*Goal:* Return verbatim every line from the one containing "How great a distance lies" down to the final line of the records, both included.

(Spatial question records)
————————

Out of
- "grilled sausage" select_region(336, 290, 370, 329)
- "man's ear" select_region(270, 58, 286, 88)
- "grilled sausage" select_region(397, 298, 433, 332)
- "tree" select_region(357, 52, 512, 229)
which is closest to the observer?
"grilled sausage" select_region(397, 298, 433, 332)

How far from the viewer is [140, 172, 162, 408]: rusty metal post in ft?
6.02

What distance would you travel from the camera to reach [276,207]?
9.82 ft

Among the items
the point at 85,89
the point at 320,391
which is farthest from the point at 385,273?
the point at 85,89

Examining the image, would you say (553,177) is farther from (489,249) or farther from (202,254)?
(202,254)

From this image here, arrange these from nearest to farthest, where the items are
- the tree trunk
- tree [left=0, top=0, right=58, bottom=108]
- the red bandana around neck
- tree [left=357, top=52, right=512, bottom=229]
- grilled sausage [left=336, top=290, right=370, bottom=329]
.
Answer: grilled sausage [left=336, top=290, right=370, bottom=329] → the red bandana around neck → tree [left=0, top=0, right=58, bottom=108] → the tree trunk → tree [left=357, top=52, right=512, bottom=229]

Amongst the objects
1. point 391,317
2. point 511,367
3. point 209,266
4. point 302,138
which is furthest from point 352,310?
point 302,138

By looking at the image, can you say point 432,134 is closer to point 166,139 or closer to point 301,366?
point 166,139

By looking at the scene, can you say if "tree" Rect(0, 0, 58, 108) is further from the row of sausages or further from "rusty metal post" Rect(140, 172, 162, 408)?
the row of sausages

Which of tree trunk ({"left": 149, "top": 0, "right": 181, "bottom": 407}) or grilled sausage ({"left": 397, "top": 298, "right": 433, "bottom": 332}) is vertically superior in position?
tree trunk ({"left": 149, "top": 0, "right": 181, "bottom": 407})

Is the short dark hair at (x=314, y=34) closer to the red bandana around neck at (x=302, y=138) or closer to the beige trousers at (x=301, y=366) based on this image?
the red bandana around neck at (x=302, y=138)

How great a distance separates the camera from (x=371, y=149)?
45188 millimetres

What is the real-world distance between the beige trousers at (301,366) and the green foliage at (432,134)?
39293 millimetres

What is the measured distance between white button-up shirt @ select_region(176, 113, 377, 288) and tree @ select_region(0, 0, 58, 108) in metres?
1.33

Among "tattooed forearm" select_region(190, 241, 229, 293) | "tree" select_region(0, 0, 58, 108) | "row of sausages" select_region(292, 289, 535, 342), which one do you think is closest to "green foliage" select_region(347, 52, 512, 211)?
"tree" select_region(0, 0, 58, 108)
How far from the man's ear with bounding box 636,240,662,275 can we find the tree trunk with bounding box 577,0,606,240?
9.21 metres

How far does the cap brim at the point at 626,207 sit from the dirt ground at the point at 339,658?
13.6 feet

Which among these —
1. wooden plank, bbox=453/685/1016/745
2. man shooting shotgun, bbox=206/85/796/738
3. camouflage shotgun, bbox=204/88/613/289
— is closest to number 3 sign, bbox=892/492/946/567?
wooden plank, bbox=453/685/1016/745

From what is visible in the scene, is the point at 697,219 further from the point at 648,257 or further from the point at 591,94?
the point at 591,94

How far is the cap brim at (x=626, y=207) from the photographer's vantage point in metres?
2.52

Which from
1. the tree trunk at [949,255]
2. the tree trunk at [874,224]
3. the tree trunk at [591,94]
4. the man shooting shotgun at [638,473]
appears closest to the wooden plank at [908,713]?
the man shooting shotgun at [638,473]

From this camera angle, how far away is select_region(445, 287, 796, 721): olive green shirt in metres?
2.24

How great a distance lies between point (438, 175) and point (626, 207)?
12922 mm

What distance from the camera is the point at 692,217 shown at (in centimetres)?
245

————————

*Task solution:*
How great a distance lies between point (438, 175) and point (626, 207)?
12922 mm

What distance from the camera is the point at 692,217 shown at (in centimetres)?
245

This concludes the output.